Il presidente con l’elmetto: Trump, il meme presidenziale e la cultura delle immagini

È questo il punto più difficile da accettare.

L’operazione che abbiamo visto non riguarda soltanto Trump, né riguarda Halo, né tantomeno la console war. È la dimostrazione che il linguaggio videoludico è diventato un mezzo politico maturo, operativo, efficace.

Ciò che era nato come un’appropriazione ironica è finalmente divenuto un puro trasferimento di potere iconografico. Il meme non commenta la realtà, la plasma. C’è qualcosa di profondamente rivelatore nel fatto che un’immagine generata probabilmente in pochi minuti, senza alcuna cura estetica particolare, sia stata in grado di produrre un impatto reale sulla percezione pubblica, i mercati finanziari e la mappatura simbolica della comunicazione politica.

Non è un gioco.
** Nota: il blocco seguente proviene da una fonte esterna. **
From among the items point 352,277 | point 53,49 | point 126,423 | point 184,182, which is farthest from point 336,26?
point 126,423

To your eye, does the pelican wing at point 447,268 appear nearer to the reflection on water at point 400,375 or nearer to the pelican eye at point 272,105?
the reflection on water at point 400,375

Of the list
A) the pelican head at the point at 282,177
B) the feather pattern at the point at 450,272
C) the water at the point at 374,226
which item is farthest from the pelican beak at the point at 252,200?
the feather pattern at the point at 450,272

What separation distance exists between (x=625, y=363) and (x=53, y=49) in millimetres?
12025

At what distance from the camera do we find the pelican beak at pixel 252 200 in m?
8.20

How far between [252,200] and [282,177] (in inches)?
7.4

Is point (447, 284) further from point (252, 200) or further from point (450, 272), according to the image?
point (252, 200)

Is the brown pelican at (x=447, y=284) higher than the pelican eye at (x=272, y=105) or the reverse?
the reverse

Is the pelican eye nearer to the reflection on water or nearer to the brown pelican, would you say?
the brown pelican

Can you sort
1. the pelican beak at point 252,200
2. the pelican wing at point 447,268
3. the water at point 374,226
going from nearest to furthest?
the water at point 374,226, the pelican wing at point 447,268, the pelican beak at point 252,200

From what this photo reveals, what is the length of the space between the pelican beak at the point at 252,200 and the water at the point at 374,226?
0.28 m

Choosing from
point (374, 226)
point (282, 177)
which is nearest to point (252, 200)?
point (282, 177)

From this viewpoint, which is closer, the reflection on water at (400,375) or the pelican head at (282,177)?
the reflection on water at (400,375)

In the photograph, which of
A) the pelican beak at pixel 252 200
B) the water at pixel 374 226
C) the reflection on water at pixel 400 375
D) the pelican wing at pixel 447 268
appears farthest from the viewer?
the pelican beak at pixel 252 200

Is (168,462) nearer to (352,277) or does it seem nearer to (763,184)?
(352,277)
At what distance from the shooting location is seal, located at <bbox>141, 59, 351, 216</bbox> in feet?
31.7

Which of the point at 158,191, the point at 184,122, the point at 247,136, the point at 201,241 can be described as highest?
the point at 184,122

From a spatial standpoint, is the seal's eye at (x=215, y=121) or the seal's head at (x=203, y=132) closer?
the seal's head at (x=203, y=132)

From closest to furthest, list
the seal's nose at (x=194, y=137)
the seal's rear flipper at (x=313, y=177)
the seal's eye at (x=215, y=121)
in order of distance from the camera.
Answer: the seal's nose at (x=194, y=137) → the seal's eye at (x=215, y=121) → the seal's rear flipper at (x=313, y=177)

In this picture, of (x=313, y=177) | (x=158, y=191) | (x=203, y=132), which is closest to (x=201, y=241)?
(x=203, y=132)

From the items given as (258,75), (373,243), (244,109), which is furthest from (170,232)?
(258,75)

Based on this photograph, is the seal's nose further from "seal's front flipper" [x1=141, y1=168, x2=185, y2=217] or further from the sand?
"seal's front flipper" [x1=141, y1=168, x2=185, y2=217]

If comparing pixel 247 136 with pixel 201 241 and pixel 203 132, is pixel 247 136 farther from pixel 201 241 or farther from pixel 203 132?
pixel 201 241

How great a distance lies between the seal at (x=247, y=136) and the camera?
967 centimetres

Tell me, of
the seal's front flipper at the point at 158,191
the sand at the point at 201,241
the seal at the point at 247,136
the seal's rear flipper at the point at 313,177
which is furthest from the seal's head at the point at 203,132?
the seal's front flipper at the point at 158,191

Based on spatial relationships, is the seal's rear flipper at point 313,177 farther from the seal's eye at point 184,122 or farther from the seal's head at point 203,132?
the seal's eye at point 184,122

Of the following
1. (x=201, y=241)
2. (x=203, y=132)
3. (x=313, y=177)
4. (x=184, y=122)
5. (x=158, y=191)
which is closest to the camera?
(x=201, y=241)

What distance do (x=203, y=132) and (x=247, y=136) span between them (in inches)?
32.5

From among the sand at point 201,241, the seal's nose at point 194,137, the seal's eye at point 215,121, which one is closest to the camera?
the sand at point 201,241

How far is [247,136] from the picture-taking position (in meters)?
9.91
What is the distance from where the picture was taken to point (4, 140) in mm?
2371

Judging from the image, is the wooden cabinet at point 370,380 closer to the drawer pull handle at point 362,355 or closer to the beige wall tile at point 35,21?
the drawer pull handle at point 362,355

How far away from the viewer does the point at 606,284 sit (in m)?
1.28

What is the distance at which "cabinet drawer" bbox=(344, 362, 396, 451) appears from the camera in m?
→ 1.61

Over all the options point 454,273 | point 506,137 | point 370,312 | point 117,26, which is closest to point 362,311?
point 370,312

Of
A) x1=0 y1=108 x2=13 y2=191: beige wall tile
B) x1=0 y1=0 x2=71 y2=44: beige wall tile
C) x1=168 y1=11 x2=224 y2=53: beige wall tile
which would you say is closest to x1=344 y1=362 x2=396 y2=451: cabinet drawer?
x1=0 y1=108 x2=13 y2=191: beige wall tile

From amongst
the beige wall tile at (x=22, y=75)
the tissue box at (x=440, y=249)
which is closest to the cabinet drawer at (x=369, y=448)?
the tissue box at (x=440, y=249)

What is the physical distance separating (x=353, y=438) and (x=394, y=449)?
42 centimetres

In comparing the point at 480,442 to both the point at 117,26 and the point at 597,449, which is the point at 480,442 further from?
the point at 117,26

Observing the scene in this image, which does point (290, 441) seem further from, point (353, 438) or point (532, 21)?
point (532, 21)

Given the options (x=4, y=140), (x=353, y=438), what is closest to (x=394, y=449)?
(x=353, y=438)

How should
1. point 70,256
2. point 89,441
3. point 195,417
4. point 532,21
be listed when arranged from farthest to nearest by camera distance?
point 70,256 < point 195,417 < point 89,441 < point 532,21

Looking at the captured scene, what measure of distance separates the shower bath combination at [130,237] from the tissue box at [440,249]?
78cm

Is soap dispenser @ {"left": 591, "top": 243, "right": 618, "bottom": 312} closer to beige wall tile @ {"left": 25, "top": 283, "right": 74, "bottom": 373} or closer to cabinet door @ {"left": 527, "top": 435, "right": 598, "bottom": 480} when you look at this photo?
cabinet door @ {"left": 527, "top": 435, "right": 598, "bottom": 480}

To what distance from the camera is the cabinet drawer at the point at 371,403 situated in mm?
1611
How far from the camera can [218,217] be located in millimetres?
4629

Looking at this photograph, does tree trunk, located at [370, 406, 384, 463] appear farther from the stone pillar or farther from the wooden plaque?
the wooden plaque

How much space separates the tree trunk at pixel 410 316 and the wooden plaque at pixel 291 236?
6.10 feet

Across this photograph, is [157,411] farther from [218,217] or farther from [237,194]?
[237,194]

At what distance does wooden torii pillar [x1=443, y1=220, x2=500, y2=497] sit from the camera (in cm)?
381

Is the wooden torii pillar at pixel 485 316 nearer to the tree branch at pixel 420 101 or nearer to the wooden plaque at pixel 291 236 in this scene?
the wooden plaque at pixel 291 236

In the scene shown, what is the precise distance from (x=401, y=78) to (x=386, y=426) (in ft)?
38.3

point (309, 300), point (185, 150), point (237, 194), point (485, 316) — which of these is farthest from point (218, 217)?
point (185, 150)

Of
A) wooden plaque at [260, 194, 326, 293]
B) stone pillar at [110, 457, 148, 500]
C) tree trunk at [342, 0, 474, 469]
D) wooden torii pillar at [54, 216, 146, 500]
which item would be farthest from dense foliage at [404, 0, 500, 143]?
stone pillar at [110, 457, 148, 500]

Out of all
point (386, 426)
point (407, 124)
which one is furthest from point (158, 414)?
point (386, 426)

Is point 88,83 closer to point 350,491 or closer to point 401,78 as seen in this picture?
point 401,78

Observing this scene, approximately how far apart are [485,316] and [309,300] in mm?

Non è un incidente.
Non è neppure una trovata bizzarra.

È la cartina tornasole dell’infrastruttura culturale.

La guerra delle console è davvero finita. Non perché Trump abbia dichiarato la pace. È finita perché la guerra non riguarda più le console.

Riguarda le immagini.

E le immagini, oggi, non appartengono più a chi le crea, ma a chi le usa.